Pour éviter un débat sur la différence de traitement entre élèves, l’exécutif est tenté de miser sur l’uniforme scolaire, sujet qui affleure régulièrement dans le débat public. Le ministre de l'Education nationale souhaite "faire avancer [ce] débat" dans les prochains mois, a-t-il indiqué lundi sur RTL. "J'annoncerai à l'automne les modalités d'expérimentation qui nous permettront de tester" la tenue unique.

Sans y voir "une solution miracle qui permet de régler tous les problèmes de l'école", le ministre a expliqué rencontrer régulièrement, sur le terrain, des enseignants, des élus et des familles favorables à cette mesure. Le port de l'uniforme "mérite d'être testé", juge le ministre. C'est selon lui "le meilleur moyen de se faire une idée". Le ministre indique que les élus souhaitant que leurs établissements participent à cette expérimentation peuvent se signaler auprès du ministère de l'Education nationale. Cette expérimentation permettra d'évaluer "ce que ça permet en matière de restauration de l'autorité à l'école, d'élévation du niveau", estime Gabriel Attal. Emmanuel Macron a tenu un discours légèrement aplani ce lundi au micro d’Hugo Décrypte, se disant plutôt favorable à une ”tenue unique”. Sans avoir un uniforme, on peut dire "vous vous mettez en jeans, tee-shirt et veste", a-t-il fait valoir. “La question de la tenue unique est à mon avis plus acceptable, peut paraître un peu moins stricte d’un point de vue disciplinaire”, a-t-il ajouté. “Elle règle beaucoup de sujets (…) : un, la laïcité et deux, un peu l’idée qu’on se fait de la décence, c’est-à-dire on ne veut pas des tenues trop excentriques”, a-t-il encore souligné. “Je suis favorable à l’approche expérimentation, évaluation”.

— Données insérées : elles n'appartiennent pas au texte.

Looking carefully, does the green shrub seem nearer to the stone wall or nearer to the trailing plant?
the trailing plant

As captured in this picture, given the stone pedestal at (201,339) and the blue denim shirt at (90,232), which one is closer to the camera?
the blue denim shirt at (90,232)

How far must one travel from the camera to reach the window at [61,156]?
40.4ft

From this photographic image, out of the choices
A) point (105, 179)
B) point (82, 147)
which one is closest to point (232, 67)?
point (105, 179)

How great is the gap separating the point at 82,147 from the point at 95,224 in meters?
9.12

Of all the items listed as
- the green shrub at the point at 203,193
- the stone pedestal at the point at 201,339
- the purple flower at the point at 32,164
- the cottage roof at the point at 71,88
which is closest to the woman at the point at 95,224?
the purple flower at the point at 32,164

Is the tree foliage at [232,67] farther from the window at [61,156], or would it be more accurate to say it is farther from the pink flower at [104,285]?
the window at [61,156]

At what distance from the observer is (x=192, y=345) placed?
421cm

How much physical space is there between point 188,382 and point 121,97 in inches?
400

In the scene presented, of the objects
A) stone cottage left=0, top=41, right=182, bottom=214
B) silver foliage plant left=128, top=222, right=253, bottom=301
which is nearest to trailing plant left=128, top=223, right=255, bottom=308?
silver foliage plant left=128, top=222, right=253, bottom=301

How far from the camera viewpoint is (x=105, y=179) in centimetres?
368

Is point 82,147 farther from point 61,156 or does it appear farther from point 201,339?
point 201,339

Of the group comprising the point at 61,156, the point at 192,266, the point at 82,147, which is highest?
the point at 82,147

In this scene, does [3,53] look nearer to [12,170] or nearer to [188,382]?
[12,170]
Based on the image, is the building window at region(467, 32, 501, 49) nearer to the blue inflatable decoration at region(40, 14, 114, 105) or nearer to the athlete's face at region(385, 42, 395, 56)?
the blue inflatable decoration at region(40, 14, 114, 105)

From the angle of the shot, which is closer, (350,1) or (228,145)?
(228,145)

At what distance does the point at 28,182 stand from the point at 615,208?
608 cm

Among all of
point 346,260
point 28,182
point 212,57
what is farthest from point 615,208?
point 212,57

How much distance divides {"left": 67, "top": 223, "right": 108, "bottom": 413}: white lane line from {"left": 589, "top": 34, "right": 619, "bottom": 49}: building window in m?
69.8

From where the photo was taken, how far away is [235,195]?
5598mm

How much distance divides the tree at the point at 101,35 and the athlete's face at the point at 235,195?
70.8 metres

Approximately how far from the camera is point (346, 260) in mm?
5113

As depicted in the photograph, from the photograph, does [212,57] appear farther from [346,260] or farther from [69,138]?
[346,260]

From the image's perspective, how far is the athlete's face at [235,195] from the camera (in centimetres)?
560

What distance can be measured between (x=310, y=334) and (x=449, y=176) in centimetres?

La lutte contre la délinquance et le harcèlement 

Fin juin déjà, le président suggérait depuis Marseille la fermeture plus tardive des collèges dans les quartiers sensibles pour lutter contre la délinquance, qui a ébranlé certaines zones, notamment après la mort de Nahel. L’exécutif avait alors présenté l’accueil à l’école comme un rempart au déseuvrement d’une partie de la jeunesse. Le 23 août, il s’est de nouveau exprimé sur les rythmes scolaires, penchant cette fois pour une rentrée anticipée dès le 20 août pour les élèves en difficulté. Devant Hugo Décrypte, c’est cette fois au harcèlement que le président s’est attaqué, insistant sur le programme pHARe et a évoqué la possibilité d'une loi pour sanctionner les cyberharceleurs en les interdisant d'accès aux réseaux sociaux. En août déjà le gouvernement avait adopté une mesure pour changer d’établissement les élèves coupables de harcèlement. Avec entre 6 et 10 % des élèves qui subissent une forme de harcèlement, le défi est de taille.